AN ALL-PARTY Lords committee on drift net fishing has attacked a proposal by the European Commission that the use of the nets be banned by 1997.

Saying that there was no justification for a ban, the Lords accused the commission of issuing politically inspired proposals unsupported by scientific evidence.

As more Cornish, French and Irish fishermen head to the Bay of Biscay to fish for tuna, risking further confrontation with Spanish crews, the Lords have issued what amounts to a propaganda salvo in defence of drift net fishing.

Their report, issued on Monday, accuses the commission of issuing an 'unbalanced' proposal that 'lacked intellectual integrity and objectivity'.

A ban on the use of drift nets has long been advocated by environmental groups such as Greenpeace and by organisations like the Atlantic Salmon Trust, which makes the point that every salmon caught in a net is worth about pounds 20, but each fish caught on a rod is worth at least pounds 200. Netting salmon in the north-east of England generates less than pounds 2m for the economy, while Scottish salmon angling generates about pounds 50m.

The commission wants to end drift net fishing both on the high seas and within national 12-mile limits, on environmental grounds and to protect the livelihoods of fishing communities that use traditional methods of rod and line.
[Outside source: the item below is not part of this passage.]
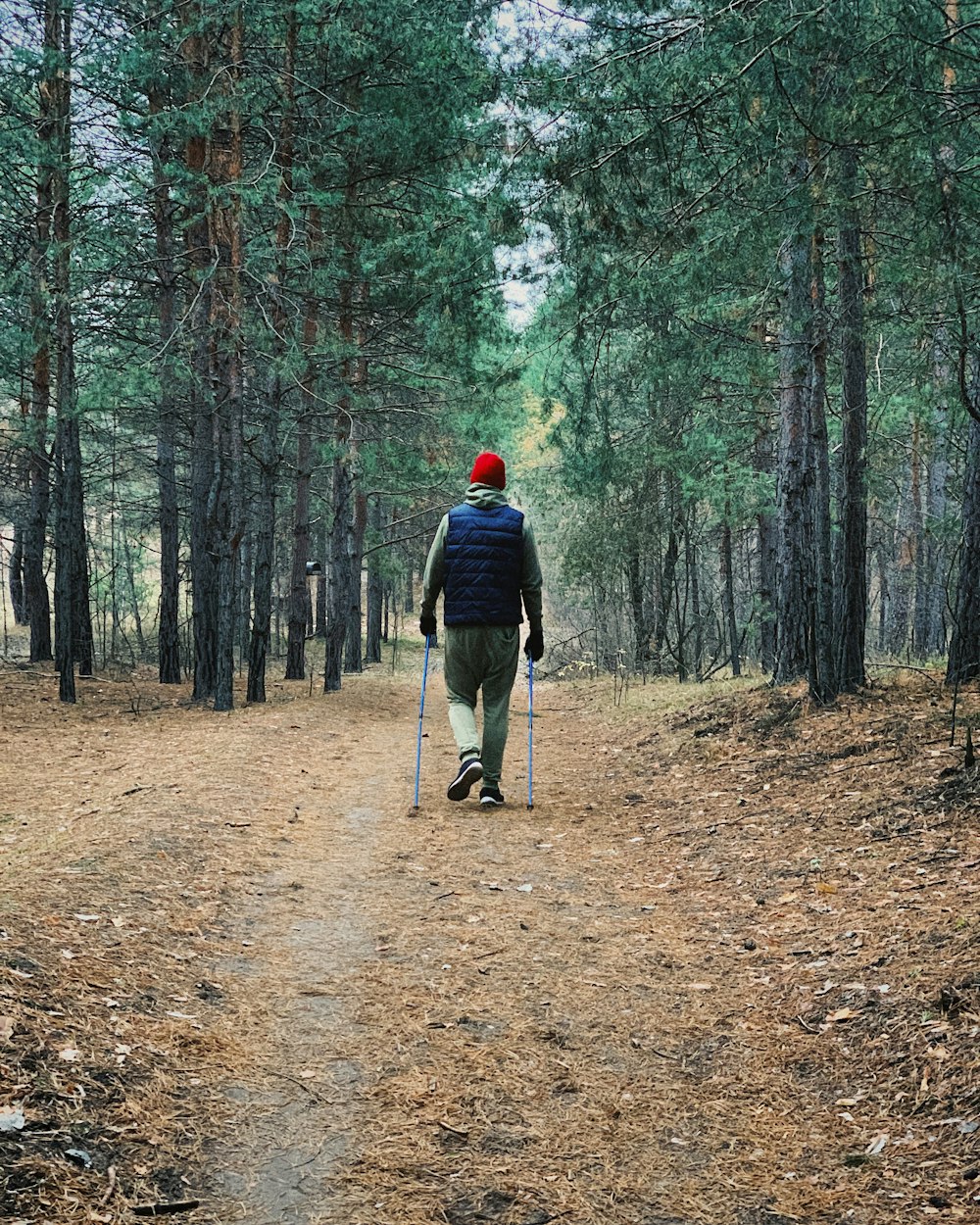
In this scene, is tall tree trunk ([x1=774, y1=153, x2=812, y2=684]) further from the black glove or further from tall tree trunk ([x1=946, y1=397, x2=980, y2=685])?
Result: the black glove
Such a ban would affect the 10 British boats that turned to tuna fishing in recent years, and the coastal salmon fishery.

Long drift nets have already been outlawed by the United Nations because they kill a large number of dolphins and sharks. Their gills become entangled in the mesh and they drown. The carcasses are dumped.

It is estimated that more than 1,700 dolphins are caught annually by the 64 French vessels that fish for tuna.

For Italian boats fishing for swordfish in the Mediterranean, the statistics are worse. Swordfish account for only 18 per cent of the catch, which includes 74 species. As for the 'dolphin windows' used by British drift net fishermen, which are meant to allow mammals to escape unharmed, the Lords report said that it was still not known whether they are effective.

The Lords report said there was 'scant evidence' that the nets were causing over-fishing of tuna or damaging the dolphin population. As for the Spanish technique of fishing with poles, lines and live bait being 'dolphin-friendly', the Lords cited evidence from the Royal Society for the Protection of Birds to the effect that this technique 'poses a serious threat to sea birds'. There was evidence that guillemots, razorbills and occasionally puffins are caught in drift nets, especially those set by coastal fishermen catching salmon.

Evidence was presented that drift net fishing had caused a 60 per cent fall in salmon stocks over the past 30 years.